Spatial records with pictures
============================================================

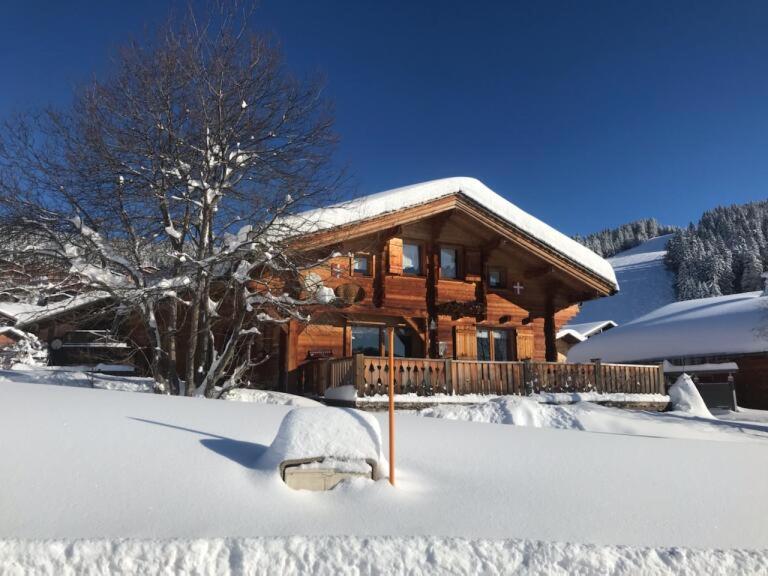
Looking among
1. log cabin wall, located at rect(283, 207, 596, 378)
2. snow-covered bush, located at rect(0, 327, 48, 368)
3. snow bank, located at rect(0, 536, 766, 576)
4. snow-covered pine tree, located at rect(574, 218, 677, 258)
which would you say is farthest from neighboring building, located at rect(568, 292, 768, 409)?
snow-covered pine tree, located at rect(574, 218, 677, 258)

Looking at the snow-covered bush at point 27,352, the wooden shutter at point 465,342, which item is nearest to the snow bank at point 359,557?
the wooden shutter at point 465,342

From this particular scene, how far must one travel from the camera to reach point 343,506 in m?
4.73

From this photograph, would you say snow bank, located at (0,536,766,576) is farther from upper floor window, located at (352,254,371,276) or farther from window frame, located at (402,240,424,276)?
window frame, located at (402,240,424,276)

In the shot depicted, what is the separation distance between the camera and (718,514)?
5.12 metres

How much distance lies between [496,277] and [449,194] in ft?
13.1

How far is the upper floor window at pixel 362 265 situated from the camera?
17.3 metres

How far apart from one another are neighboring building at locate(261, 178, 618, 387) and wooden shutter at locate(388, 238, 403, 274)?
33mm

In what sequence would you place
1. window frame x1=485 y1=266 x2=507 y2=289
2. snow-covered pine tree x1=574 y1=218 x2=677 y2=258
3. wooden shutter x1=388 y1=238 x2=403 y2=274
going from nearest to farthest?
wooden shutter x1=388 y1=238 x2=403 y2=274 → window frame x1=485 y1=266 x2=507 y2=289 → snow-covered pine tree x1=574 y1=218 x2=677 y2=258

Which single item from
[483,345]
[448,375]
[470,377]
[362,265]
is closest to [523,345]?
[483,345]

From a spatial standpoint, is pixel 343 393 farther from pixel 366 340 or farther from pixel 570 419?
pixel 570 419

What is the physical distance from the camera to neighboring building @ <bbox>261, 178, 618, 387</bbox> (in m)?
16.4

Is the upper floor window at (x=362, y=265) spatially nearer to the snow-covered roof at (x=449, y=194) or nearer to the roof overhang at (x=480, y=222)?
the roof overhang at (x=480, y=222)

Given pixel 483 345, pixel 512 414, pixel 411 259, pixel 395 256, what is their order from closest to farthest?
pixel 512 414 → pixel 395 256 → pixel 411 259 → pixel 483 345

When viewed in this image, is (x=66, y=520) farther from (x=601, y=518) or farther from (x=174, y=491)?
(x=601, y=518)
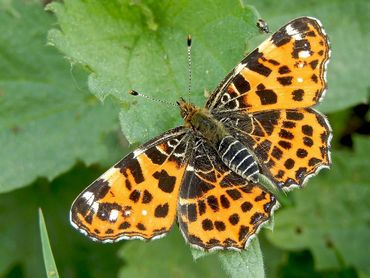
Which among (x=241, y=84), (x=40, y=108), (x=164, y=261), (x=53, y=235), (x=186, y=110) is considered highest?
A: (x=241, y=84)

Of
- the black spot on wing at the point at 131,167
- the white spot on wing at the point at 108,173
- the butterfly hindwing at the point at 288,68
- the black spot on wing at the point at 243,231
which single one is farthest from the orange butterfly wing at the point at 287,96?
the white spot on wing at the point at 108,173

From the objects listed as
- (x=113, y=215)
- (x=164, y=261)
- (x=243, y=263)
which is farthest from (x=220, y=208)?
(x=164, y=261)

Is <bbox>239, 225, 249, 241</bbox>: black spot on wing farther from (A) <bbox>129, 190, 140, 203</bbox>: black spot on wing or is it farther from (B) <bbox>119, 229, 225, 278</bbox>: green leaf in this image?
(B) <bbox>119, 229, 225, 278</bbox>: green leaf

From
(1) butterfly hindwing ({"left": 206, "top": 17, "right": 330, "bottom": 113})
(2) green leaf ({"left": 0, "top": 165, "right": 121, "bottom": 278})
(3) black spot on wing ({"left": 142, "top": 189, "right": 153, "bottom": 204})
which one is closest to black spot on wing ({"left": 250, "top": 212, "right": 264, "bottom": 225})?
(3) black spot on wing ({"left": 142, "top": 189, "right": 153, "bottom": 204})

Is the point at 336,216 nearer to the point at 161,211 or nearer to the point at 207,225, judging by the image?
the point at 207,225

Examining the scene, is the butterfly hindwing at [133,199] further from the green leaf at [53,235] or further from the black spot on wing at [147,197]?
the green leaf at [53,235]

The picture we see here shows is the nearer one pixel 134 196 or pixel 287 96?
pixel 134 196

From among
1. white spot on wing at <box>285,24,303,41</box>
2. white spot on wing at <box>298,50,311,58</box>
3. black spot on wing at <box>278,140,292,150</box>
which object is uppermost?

============================================================

### Exercise description
Reproduce all of the records above, swapping every occurrence of "neighboring building" for "nearby house" and changing nothing else. Omit the pictures from your answer.

### Exercise output
Looking among
1. log cabin wall, located at rect(283, 207, 596, 378)
2. snow-covered bush, located at rect(0, 327, 48, 368)
3. snow bank, located at rect(0, 536, 766, 576)
4. snow-covered pine tree, located at rect(574, 218, 677, 258)
which would you say is farthest from nearby house, located at rect(568, 292, 768, 409)?
snow-covered pine tree, located at rect(574, 218, 677, 258)

Looking at the snow-covered bush at point 27,352, the wooden shutter at point 465,342, which item is nearest to the snow bank at point 359,557?
the wooden shutter at point 465,342

From this particular scene, how far must one travel from the camera to reach point 343,506 in m?
4.73

From this photograph, would you say snow bank, located at (0,536,766,576) is farther from upper floor window, located at (352,254,371,276) or farther from window frame, located at (402,240,424,276)?
window frame, located at (402,240,424,276)

In the shot depicted, what is the separation distance between the camera and (718,514)?
5.12 metres

How much distance lies between [496,277] and [449,194] in ft?
13.1

How far is the upper floor window at pixel 362 265 situated from the camera?
17.3 metres

How far apart from one another are nearby house at locate(261, 178, 618, 387) and wooden shutter at locate(388, 238, 403, 274)?
33mm

In what sequence would you place
1. window frame x1=485 y1=266 x2=507 y2=289
2. snow-covered pine tree x1=574 y1=218 x2=677 y2=258
3. wooden shutter x1=388 y1=238 x2=403 y2=274
going from nearest to farthest?
wooden shutter x1=388 y1=238 x2=403 y2=274 → window frame x1=485 y1=266 x2=507 y2=289 → snow-covered pine tree x1=574 y1=218 x2=677 y2=258

Which single item from
[483,345]
[448,375]
[470,377]
[362,265]
is closest to [523,345]?
[483,345]

From a spatial standpoint, is pixel 343 393 farther from pixel 366 340 or farther from pixel 570 419?
pixel 570 419

What is the physical distance from the camera to nearby house @ <bbox>261, 178, 618, 387</bbox> (in m)?
16.4

Is the upper floor window at (x=362, y=265) spatially nearer to the snow-covered roof at (x=449, y=194) or nearer to the roof overhang at (x=480, y=222)?
the roof overhang at (x=480, y=222)

Given pixel 483 345, pixel 512 414, pixel 411 259, pixel 395 256, what is their order from closest to farthest?
pixel 512 414 → pixel 395 256 → pixel 411 259 → pixel 483 345

When viewed in this image, is (x=66, y=520) farther from (x=601, y=518) or farther from (x=174, y=491)?
(x=601, y=518)
Which among (x=241, y=84), (x=40, y=108), (x=164, y=261), (x=53, y=235), (x=186, y=110) is considered highest?
A: (x=241, y=84)

Of
- the black spot on wing at the point at 131,167
- the white spot on wing at the point at 108,173
- the butterfly hindwing at the point at 288,68
- the black spot on wing at the point at 243,231
which single one is farthest from the orange butterfly wing at the point at 287,96?
the white spot on wing at the point at 108,173

From the objects listed as
- (x=113, y=215)
- (x=164, y=261)
- (x=243, y=263)
which is farthest from (x=220, y=208)?
(x=164, y=261)

Is <bbox>239, 225, 249, 241</bbox>: black spot on wing farther from (A) <bbox>129, 190, 140, 203</bbox>: black spot on wing or is it farther from (B) <bbox>119, 229, 225, 278</bbox>: green leaf in this image?
(B) <bbox>119, 229, 225, 278</bbox>: green leaf

From
(1) butterfly hindwing ({"left": 206, "top": 17, "right": 330, "bottom": 113})
(2) green leaf ({"left": 0, "top": 165, "right": 121, "bottom": 278})
(3) black spot on wing ({"left": 142, "top": 189, "right": 153, "bottom": 204})
which one is closest to black spot on wing ({"left": 250, "top": 212, "right": 264, "bottom": 225})?
(3) black spot on wing ({"left": 142, "top": 189, "right": 153, "bottom": 204})

Is the point at 336,216 nearer to the point at 161,211 or nearer to the point at 207,225, judging by the image?
the point at 207,225

Examining the scene, is the butterfly hindwing at [133,199] further from the green leaf at [53,235] or further from the black spot on wing at [147,197]?
the green leaf at [53,235]

The picture we see here shows is the nearer one pixel 134 196 or pixel 287 96?
pixel 134 196

From among
1. white spot on wing at <box>285,24,303,41</box>
2. white spot on wing at <box>298,50,311,58</box>
3. black spot on wing at <box>278,140,292,150</box>
which object is uppermost?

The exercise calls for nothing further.